Integrating counseling for post-partum family planning at immediate postpartum period increased postpartum LARC utilization.

This study was institution based and the respondents were immediate postpartum mothers (48 hours before hospital discharge) who were counseled for LARC. Therefore, the study findings may be not be generalized to all reproductive age women in the community. Counseling for contraception options was done after delivery but is better addressed before delivery especially for IUD to be inserted just post-placental delivery in either vaginal or cesarean delivery. Another limitation of this study was some mothers might have been discharged from the hospital before counseled and interviewed though we were actively looking for all postpartum mothers. The study was done in 2016–2017. In addition, convenience consecutive sampling technique is used which affects generalization of the study.

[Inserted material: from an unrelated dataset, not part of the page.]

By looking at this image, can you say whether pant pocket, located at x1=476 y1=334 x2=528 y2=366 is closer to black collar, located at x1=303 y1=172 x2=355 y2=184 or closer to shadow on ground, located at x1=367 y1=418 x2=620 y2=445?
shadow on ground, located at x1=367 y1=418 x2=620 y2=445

Implications for research and policy

The findings of this study will be baseline data for future researchers and local policy makers working on the area of the study.

Conclusion and recommendations

The advantages of postpartum contraceptive use for wellbeing of mother and child cannot be overemphasized. The prevalence of immediate postpartum LARC use was promising with implant the most preferred method by mothers. Counseling at ANC follow up, monthly income greater than 1000 ETB, family size more than four kids, completed family size (no future desire for fertility), having plan to delay next pregnancy beyond 2 years and prior use of LARC were important factors associated with increased chance of uptake of LARC methods at immediate postpartum period. This is the indication of importance of knowledge on LARC methods that clears misconceptions or myths and builds positive/supportive attitude, ultimately leading to increased utilization of LARC methods. Therefore, it is recommended to consider counseling for LARC methods in continuum starting at ANC follow-up through postpartum period.